This is the second of six observations on writing craft
In the previous post I focused on dialogue, because that’s where the power of leaving space for the reader is most immediately apparent to me as a reader. However, another place I’ll notice whether I’m invited to participate in the story or not is in the opening scene – the opening lines, even.
We all want to nail the beginning of our story, because we want the reader to stick with us. I think writing for an investigative reader is a useful tool for doing this.
The beginning of a story is when we have to introduce a lot of brand new information to the reader. With every solid piece of information we tell the reader – the markers that give them a sense of where they are – we have a choice about whether we give them room to start putting the shape of the world together themselves, or whether we draw it for them.

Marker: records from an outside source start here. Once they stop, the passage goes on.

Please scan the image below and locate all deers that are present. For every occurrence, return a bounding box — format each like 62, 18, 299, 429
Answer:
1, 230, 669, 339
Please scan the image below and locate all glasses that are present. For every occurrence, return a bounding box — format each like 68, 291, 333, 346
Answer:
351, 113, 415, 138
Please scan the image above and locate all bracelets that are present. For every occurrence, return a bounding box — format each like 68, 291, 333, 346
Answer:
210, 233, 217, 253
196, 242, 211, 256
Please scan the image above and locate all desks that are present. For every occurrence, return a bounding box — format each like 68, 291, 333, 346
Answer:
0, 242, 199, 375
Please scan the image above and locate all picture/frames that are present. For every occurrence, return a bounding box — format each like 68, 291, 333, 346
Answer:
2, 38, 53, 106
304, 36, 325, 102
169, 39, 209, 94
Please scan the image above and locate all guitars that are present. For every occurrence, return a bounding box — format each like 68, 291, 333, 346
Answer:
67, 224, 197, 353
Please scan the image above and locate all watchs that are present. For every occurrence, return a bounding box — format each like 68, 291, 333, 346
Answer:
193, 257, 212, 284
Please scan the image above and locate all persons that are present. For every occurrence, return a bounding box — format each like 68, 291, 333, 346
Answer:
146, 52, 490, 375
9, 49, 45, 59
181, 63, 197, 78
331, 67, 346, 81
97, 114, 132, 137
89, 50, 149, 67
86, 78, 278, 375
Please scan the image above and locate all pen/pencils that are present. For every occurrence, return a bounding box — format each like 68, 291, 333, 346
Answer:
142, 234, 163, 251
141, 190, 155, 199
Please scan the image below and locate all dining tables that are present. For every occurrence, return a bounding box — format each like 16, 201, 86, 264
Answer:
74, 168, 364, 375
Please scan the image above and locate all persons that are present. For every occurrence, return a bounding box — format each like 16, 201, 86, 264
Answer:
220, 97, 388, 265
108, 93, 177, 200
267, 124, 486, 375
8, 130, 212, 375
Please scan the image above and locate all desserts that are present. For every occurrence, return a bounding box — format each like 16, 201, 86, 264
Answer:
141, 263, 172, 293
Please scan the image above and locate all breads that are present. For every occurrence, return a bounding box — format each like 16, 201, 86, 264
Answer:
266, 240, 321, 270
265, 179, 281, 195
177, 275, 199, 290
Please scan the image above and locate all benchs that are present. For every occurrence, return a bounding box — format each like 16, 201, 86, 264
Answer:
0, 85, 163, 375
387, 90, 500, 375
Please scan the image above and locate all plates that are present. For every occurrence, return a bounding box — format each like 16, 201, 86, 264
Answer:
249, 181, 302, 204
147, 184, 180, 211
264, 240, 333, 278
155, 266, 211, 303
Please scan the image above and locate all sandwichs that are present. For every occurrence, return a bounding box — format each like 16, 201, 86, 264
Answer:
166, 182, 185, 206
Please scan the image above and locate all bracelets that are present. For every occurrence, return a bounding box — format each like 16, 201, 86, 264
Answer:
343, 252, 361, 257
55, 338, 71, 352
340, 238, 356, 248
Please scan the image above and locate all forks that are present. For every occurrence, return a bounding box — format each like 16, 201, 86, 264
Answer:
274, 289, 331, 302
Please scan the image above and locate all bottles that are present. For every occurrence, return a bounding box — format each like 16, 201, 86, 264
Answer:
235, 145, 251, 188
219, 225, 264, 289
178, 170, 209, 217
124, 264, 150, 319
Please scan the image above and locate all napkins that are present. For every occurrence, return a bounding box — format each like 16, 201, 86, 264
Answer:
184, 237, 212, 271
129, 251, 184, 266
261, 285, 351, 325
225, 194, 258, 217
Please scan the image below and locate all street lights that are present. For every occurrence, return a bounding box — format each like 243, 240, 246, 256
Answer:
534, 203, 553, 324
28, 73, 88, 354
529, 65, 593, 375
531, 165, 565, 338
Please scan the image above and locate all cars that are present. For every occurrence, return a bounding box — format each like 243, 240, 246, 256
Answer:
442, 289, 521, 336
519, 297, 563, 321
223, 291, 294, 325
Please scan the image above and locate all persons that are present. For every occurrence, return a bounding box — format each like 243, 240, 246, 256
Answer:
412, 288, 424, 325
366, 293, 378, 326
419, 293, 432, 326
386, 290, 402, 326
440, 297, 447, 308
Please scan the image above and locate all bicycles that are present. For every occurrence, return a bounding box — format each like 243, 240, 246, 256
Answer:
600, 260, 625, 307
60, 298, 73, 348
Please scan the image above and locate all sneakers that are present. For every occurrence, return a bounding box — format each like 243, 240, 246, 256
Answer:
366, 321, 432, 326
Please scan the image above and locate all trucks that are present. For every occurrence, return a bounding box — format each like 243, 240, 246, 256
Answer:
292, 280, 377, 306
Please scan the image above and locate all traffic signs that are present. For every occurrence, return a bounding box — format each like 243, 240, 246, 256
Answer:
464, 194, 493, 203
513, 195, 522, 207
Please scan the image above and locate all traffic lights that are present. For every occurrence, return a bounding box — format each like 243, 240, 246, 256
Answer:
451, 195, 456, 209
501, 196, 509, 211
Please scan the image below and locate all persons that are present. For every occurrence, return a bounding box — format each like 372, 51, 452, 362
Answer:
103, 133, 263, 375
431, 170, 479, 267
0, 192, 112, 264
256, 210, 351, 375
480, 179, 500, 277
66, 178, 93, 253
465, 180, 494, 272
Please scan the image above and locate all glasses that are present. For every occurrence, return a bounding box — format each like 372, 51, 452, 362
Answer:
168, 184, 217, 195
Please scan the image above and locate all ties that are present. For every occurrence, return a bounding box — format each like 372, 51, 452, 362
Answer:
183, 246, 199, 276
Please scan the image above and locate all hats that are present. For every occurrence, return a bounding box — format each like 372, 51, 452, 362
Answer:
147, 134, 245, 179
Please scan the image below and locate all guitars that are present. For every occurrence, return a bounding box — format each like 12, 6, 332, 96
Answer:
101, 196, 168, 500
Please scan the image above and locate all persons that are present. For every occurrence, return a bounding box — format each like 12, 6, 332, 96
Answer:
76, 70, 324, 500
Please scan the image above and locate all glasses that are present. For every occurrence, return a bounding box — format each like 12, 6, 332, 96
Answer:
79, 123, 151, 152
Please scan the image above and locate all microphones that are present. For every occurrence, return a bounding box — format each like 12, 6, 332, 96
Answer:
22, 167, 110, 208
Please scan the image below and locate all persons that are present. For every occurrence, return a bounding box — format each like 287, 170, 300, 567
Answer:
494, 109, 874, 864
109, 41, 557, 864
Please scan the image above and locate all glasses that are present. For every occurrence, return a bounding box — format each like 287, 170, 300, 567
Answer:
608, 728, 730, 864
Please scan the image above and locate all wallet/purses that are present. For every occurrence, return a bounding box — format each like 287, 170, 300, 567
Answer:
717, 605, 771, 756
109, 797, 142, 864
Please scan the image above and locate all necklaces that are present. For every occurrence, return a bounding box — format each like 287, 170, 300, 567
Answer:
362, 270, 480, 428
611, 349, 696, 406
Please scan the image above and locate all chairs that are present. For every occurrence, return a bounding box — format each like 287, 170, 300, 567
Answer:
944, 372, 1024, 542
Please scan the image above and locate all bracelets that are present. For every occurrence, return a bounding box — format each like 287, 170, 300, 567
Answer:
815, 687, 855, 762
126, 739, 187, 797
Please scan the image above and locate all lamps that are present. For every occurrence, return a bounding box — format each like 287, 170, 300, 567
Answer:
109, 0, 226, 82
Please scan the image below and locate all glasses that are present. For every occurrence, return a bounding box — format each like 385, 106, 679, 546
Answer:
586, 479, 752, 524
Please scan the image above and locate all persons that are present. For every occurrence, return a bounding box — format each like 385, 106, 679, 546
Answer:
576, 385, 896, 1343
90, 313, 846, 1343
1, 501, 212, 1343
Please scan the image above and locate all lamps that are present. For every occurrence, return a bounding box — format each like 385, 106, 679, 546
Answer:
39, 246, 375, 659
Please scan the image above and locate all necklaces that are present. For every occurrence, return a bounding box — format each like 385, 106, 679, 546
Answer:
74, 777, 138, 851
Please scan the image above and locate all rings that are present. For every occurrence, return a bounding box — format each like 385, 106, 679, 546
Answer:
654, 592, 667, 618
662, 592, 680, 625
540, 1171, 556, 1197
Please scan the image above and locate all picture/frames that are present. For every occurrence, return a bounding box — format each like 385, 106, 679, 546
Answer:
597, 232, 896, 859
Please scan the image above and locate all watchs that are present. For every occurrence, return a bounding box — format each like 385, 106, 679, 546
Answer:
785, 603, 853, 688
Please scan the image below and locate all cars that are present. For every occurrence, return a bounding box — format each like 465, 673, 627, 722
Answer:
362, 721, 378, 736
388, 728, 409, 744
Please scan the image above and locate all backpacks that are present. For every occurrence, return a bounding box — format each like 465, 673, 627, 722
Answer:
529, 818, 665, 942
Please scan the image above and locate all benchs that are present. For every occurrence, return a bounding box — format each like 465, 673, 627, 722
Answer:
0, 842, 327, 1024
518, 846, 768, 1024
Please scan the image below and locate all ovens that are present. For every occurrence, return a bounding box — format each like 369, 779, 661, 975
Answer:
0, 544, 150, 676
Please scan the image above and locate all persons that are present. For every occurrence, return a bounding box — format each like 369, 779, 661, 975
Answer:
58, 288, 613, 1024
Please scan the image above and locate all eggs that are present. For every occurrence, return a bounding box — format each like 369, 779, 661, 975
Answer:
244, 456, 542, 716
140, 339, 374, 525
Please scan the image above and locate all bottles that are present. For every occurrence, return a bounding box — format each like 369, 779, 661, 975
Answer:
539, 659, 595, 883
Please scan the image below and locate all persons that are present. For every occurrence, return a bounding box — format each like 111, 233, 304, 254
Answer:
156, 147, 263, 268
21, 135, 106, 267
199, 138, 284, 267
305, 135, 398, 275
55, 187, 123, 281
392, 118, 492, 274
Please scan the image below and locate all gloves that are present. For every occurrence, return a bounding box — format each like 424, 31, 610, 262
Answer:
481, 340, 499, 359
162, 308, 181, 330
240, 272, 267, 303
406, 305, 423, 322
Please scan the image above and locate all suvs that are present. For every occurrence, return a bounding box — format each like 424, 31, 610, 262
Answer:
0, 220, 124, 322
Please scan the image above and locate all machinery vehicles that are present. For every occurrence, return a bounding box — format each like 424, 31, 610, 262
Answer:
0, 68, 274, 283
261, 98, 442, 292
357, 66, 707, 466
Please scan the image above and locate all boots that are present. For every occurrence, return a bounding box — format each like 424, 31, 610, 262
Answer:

There’s a fine balance between statement and question in writing, which I don’t fully understand, but which I’m aware of navigating while I write. When is it more powerful to make a statement – to ‘just say the thing’ – and when is it more powerful to ask the reader to figure it out? But for this post I’ll say, simplistically: Each question arises from and is anchored to a solid fact.
An example:
Stating the fact and the answer together (and thus leaving nothing for the reader to do) might look like: She needed to feel bold today, so she wore her brightest lipstick.
Stating the fact that gives rise to a question might look like: She’d chosen her boldest lipstick.
Readers will immediately start to think about why she’s wearing her boldest lipstick. The most obvious reason – that she wants to feel confident – will occur to the reader, almost unconsciously. Even just working on that level, it’s a detail that will invite readers in, rather than shut them out.
But what if she’s meeting her mum and as soon as her mum sees the lipstick she becomes disapproving? The reader connects those two pieces of information and comes up with a world of detail.
Yes, she needed to feel confident, but she was also intentionally rubbing her mum up the wrong way. It shows us how she feels about that relationship (like she’ll never get her mum’s approval, like she desperately wants her mum to see her). It raises questions about their relationship (what went wrong between them?). It shows that what she tells us and what’s true aren’t necessarily the same thing. It leaves room for some really tender emotion to enter the narrative.
This thought process can be applied to every new detail that is given or purposely omitted at the beginning of the story. Some of those details are character details, like the example above. Some will be plot details, where we have to think about how much solid information the reader needs to feel situated in the story and how much we want to leave for them to guess at – which questions we want them to be asking.